Smugglers making €3,000 a day in illegal fuel trade to Malta
Libyan MP says smuggling out of Libya costing country €4 billion annually
Libyan militia groups are earning huge amounts by smuggling cheap fuel on trawlers to Malta, a Libyan MP and academic has told The Times of London.
The smuggling is said to be causing desperate shortages that have brought Tripoli to a standstill.
According to the report, the shortages are forcing the Libyan authorities to import oil from Europe – €8.3 billion-worth in 2013 according to government figure – but almost half was being stolen by militias and shipped abroad.
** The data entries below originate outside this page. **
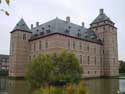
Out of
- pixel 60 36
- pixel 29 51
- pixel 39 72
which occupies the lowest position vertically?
pixel 39 72

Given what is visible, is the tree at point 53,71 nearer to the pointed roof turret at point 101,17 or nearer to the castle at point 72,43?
the castle at point 72,43

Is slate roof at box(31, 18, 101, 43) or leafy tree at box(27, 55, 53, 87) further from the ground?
slate roof at box(31, 18, 101, 43)

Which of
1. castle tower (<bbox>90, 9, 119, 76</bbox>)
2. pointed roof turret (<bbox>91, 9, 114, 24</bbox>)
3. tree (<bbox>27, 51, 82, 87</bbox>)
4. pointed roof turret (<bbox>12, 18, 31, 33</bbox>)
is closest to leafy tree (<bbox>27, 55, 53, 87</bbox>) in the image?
tree (<bbox>27, 51, 82, 87</bbox>)

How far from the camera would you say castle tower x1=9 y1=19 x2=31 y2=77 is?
38.9 m

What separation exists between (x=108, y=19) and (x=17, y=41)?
70.7 ft

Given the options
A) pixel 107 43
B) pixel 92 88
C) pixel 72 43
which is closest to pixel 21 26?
pixel 72 43

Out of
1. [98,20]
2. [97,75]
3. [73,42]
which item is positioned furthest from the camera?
[98,20]

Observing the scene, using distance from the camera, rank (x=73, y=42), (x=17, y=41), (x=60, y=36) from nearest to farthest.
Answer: (x=60, y=36) < (x=73, y=42) < (x=17, y=41)

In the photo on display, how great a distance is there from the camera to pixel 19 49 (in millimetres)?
39562

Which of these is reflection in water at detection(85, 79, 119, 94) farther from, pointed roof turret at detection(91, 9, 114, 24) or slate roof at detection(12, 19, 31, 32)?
pointed roof turret at detection(91, 9, 114, 24)

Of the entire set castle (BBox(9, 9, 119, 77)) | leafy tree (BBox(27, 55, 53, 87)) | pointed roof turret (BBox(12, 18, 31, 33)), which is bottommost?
leafy tree (BBox(27, 55, 53, 87))

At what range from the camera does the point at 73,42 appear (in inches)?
1442

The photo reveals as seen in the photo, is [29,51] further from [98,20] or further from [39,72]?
[39,72]

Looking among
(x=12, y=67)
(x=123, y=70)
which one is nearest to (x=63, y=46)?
(x=12, y=67)
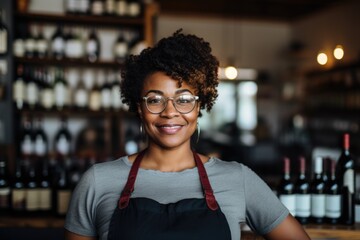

“The smuggling has massively increased in the last two years in the security breakdown,” Dr Abdel-Salem Abdullah Nassia, economics professor at the University of Tripoli and a member of parliament, said. “There are no land or sea borders in Libya now. It’s completely out of control.”
The trade was costing the country nearly €4 billion annually, he said, as the government subsidises its imports for sale to the public.
“The smuggling of subsided fuel is the reason for the economic collapse here,” Dr Nassia added.
The illegal trade flourished in the chaotic aftermath of the 2011 revolution that toppled dictator Muammar Gaddafi.
Coastal militiamen who control access to routes across the Mediterranean are making up to €3,000 a day selling Libyan petrol to Maltese smugglers, the newspaper claims, saying that the increasing number of poor and unemployed youths living in Libya’s port cities were joining in because “it’s easy, quick cash”.
Heavily-armed groups of ex-rebels, who fought against Gaddafi and are now on the government payroll, control the smuggling, with the deals made and the fuel exchanged at sea, outside the surveillance of Libyan and Maltese coastguards.
Omar al-Shakmak, the Libyan oil minister, sadi that since the revolution there has been a 20% jump in fuel usage. “There is no increase in population, no new projects. The only explanation is increased smuggling.”
Fuel smuggling from Libya was on the agenda during a meeting held earlier in July between the Libyan interior minister Saaleh Abdurraheem Maaziq and home affairs minister Manuel Mallia.
In June, the Libyan government said the smuggling to Malta was increasing, adding that it was a “threat” to Libya’s national security.